Document excerpt:
** start **

TCPA Claim Over Yahoo!’s IM to SMS Messaging Survives Summary Judgment

Yahoo! offers instant message users the ability to receive a text message notification of an instant message. A customer received two messages, and sued for violations of the Telephone Consumer Protection Act. The court denies Yahoo!’s motion for summary judgment.

The first message stated:

A Yahoo! user has sent you a message. Reply to that SMS to respond. Reply INFO to this SMS for help or to go y.ahoo.it/imsms.

The second message stated:

Hey get online I have to talk to you.

As described the court, Yahoo!’s messenger service allows Yahoo! users to send instant messages to mobile devices from their computers. The tool ostensibly “allows people who do not own mobile phones to send and receive text messages from their computers.”

Yahoo! implemented a notification process for these types of messages. If the recipient has not previously been sent a computer to phone message, then the recipient is sent a single automatically generated notification message. Although the facts are not totally clear to me, the court says that the user can opt-out of receiving future text messages in one of several ways: by replying with a certain command, by going to the Yahoo! webpage and opting out, or by receiving four messages and not responding to any of them.

** end **

Stored rows:
** start **

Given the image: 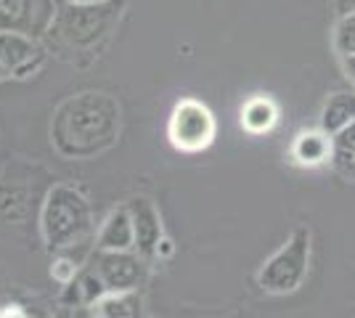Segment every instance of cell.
Instances as JSON below:
<instances>
[{
	"instance_id": "1",
	"label": "cell",
	"mask_w": 355,
	"mask_h": 318,
	"mask_svg": "<svg viewBox=\"0 0 355 318\" xmlns=\"http://www.w3.org/2000/svg\"><path fill=\"white\" fill-rule=\"evenodd\" d=\"M122 133V109L106 91H83L64 98L51 117V146L61 159L88 162L114 149Z\"/></svg>"
},
{
	"instance_id": "2",
	"label": "cell",
	"mask_w": 355,
	"mask_h": 318,
	"mask_svg": "<svg viewBox=\"0 0 355 318\" xmlns=\"http://www.w3.org/2000/svg\"><path fill=\"white\" fill-rule=\"evenodd\" d=\"M93 233V210L88 197L69 183H53L40 207V236L51 255L72 252Z\"/></svg>"
},
{
	"instance_id": "3",
	"label": "cell",
	"mask_w": 355,
	"mask_h": 318,
	"mask_svg": "<svg viewBox=\"0 0 355 318\" xmlns=\"http://www.w3.org/2000/svg\"><path fill=\"white\" fill-rule=\"evenodd\" d=\"M119 8L114 0L98 6H80L64 0L45 37H53L67 51H98L117 24Z\"/></svg>"
},
{
	"instance_id": "4",
	"label": "cell",
	"mask_w": 355,
	"mask_h": 318,
	"mask_svg": "<svg viewBox=\"0 0 355 318\" xmlns=\"http://www.w3.org/2000/svg\"><path fill=\"white\" fill-rule=\"evenodd\" d=\"M311 231L300 226L292 236L260 265L257 271V287L268 294H292L305 284L311 273Z\"/></svg>"
},
{
	"instance_id": "5",
	"label": "cell",
	"mask_w": 355,
	"mask_h": 318,
	"mask_svg": "<svg viewBox=\"0 0 355 318\" xmlns=\"http://www.w3.org/2000/svg\"><path fill=\"white\" fill-rule=\"evenodd\" d=\"M218 136V120L205 101L199 98H180L167 120V138L175 152L199 154L212 146Z\"/></svg>"
},
{
	"instance_id": "6",
	"label": "cell",
	"mask_w": 355,
	"mask_h": 318,
	"mask_svg": "<svg viewBox=\"0 0 355 318\" xmlns=\"http://www.w3.org/2000/svg\"><path fill=\"white\" fill-rule=\"evenodd\" d=\"M48 61L43 37L27 32H0V67L8 80H27L37 75Z\"/></svg>"
},
{
	"instance_id": "7",
	"label": "cell",
	"mask_w": 355,
	"mask_h": 318,
	"mask_svg": "<svg viewBox=\"0 0 355 318\" xmlns=\"http://www.w3.org/2000/svg\"><path fill=\"white\" fill-rule=\"evenodd\" d=\"M148 263L135 249L125 252H98L96 249V268L98 279L104 281L106 292H130L141 289L148 279Z\"/></svg>"
},
{
	"instance_id": "8",
	"label": "cell",
	"mask_w": 355,
	"mask_h": 318,
	"mask_svg": "<svg viewBox=\"0 0 355 318\" xmlns=\"http://www.w3.org/2000/svg\"><path fill=\"white\" fill-rule=\"evenodd\" d=\"M56 11V0H0V32H27L45 37Z\"/></svg>"
},
{
	"instance_id": "9",
	"label": "cell",
	"mask_w": 355,
	"mask_h": 318,
	"mask_svg": "<svg viewBox=\"0 0 355 318\" xmlns=\"http://www.w3.org/2000/svg\"><path fill=\"white\" fill-rule=\"evenodd\" d=\"M128 210H130V218H133L135 252L144 255L148 263H154L159 242L164 239L162 215H159L157 204L148 197H133L128 202Z\"/></svg>"
},
{
	"instance_id": "10",
	"label": "cell",
	"mask_w": 355,
	"mask_h": 318,
	"mask_svg": "<svg viewBox=\"0 0 355 318\" xmlns=\"http://www.w3.org/2000/svg\"><path fill=\"white\" fill-rule=\"evenodd\" d=\"M331 152H334V138L321 127H311V130H300L295 136L289 146V159L292 165L313 170V167L329 165Z\"/></svg>"
},
{
	"instance_id": "11",
	"label": "cell",
	"mask_w": 355,
	"mask_h": 318,
	"mask_svg": "<svg viewBox=\"0 0 355 318\" xmlns=\"http://www.w3.org/2000/svg\"><path fill=\"white\" fill-rule=\"evenodd\" d=\"M96 249L98 252H125L135 249V231L133 218L128 210V202L119 204L104 218V223L96 233Z\"/></svg>"
},
{
	"instance_id": "12",
	"label": "cell",
	"mask_w": 355,
	"mask_h": 318,
	"mask_svg": "<svg viewBox=\"0 0 355 318\" xmlns=\"http://www.w3.org/2000/svg\"><path fill=\"white\" fill-rule=\"evenodd\" d=\"M90 313L96 318H146V303L141 289L130 292H106L90 305Z\"/></svg>"
},
{
	"instance_id": "13",
	"label": "cell",
	"mask_w": 355,
	"mask_h": 318,
	"mask_svg": "<svg viewBox=\"0 0 355 318\" xmlns=\"http://www.w3.org/2000/svg\"><path fill=\"white\" fill-rule=\"evenodd\" d=\"M241 130L250 133V136H266L276 127L279 122V104L270 98V96H252L241 106Z\"/></svg>"
},
{
	"instance_id": "14",
	"label": "cell",
	"mask_w": 355,
	"mask_h": 318,
	"mask_svg": "<svg viewBox=\"0 0 355 318\" xmlns=\"http://www.w3.org/2000/svg\"><path fill=\"white\" fill-rule=\"evenodd\" d=\"M350 122H355V91H334L321 106L318 127L334 136Z\"/></svg>"
},
{
	"instance_id": "15",
	"label": "cell",
	"mask_w": 355,
	"mask_h": 318,
	"mask_svg": "<svg viewBox=\"0 0 355 318\" xmlns=\"http://www.w3.org/2000/svg\"><path fill=\"white\" fill-rule=\"evenodd\" d=\"M104 294H106L104 281L98 279V273L90 268V271H80L72 284L64 287L61 305H67V308H90V305L96 303L98 297H104Z\"/></svg>"
},
{
	"instance_id": "16",
	"label": "cell",
	"mask_w": 355,
	"mask_h": 318,
	"mask_svg": "<svg viewBox=\"0 0 355 318\" xmlns=\"http://www.w3.org/2000/svg\"><path fill=\"white\" fill-rule=\"evenodd\" d=\"M331 138H334V152H331L329 167L342 181L355 183V122L342 127L340 133H334Z\"/></svg>"
},
{
	"instance_id": "17",
	"label": "cell",
	"mask_w": 355,
	"mask_h": 318,
	"mask_svg": "<svg viewBox=\"0 0 355 318\" xmlns=\"http://www.w3.org/2000/svg\"><path fill=\"white\" fill-rule=\"evenodd\" d=\"M30 210V197L19 186H0V220L19 223L27 218Z\"/></svg>"
},
{
	"instance_id": "18",
	"label": "cell",
	"mask_w": 355,
	"mask_h": 318,
	"mask_svg": "<svg viewBox=\"0 0 355 318\" xmlns=\"http://www.w3.org/2000/svg\"><path fill=\"white\" fill-rule=\"evenodd\" d=\"M331 46L337 51V56H353L355 53V14H342L340 21L334 24L331 35Z\"/></svg>"
},
{
	"instance_id": "19",
	"label": "cell",
	"mask_w": 355,
	"mask_h": 318,
	"mask_svg": "<svg viewBox=\"0 0 355 318\" xmlns=\"http://www.w3.org/2000/svg\"><path fill=\"white\" fill-rule=\"evenodd\" d=\"M77 273H80V260L72 258L69 252H56L53 255V260H51V276H53L56 284H61V287L72 284L74 279H77Z\"/></svg>"
},
{
	"instance_id": "20",
	"label": "cell",
	"mask_w": 355,
	"mask_h": 318,
	"mask_svg": "<svg viewBox=\"0 0 355 318\" xmlns=\"http://www.w3.org/2000/svg\"><path fill=\"white\" fill-rule=\"evenodd\" d=\"M0 318H35L30 305L24 303H3L0 305Z\"/></svg>"
},
{
	"instance_id": "21",
	"label": "cell",
	"mask_w": 355,
	"mask_h": 318,
	"mask_svg": "<svg viewBox=\"0 0 355 318\" xmlns=\"http://www.w3.org/2000/svg\"><path fill=\"white\" fill-rule=\"evenodd\" d=\"M340 64H342V72H345V77H347V80L355 85V53H353V56H342Z\"/></svg>"
},
{
	"instance_id": "22",
	"label": "cell",
	"mask_w": 355,
	"mask_h": 318,
	"mask_svg": "<svg viewBox=\"0 0 355 318\" xmlns=\"http://www.w3.org/2000/svg\"><path fill=\"white\" fill-rule=\"evenodd\" d=\"M61 308H64L61 318H96L90 313V308H67V305H61Z\"/></svg>"
},
{
	"instance_id": "23",
	"label": "cell",
	"mask_w": 355,
	"mask_h": 318,
	"mask_svg": "<svg viewBox=\"0 0 355 318\" xmlns=\"http://www.w3.org/2000/svg\"><path fill=\"white\" fill-rule=\"evenodd\" d=\"M173 252H175V247H173V242L164 236L162 242H159V249H157V260H167L173 258Z\"/></svg>"
},
{
	"instance_id": "24",
	"label": "cell",
	"mask_w": 355,
	"mask_h": 318,
	"mask_svg": "<svg viewBox=\"0 0 355 318\" xmlns=\"http://www.w3.org/2000/svg\"><path fill=\"white\" fill-rule=\"evenodd\" d=\"M337 8L342 14H355V0H337Z\"/></svg>"
},
{
	"instance_id": "25",
	"label": "cell",
	"mask_w": 355,
	"mask_h": 318,
	"mask_svg": "<svg viewBox=\"0 0 355 318\" xmlns=\"http://www.w3.org/2000/svg\"><path fill=\"white\" fill-rule=\"evenodd\" d=\"M69 3H80V6H98V3H109V0H69Z\"/></svg>"
}]
</instances>
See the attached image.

** end **

Complete the following:
A: Print the part of the post on the Yahoo! TCPA claim from "A Yahoo! user" to "talk to you.".
B: In the post on the Yahoo! TCPA claim, under what condition does a recipient get the single automatically generated notification message? Answer in one to three sentences.

Written answers:
A:
A Yahoo! user has sent you a message. Reply to that SMS to respond. Reply INFO to this SMS for help or to go y.ahoo.it/imsms.

The second message stated:

Hey get online I have to talk to you.

B: A recipient gets the single automatically generated notification message when they have not previously been sent a computer to phone message.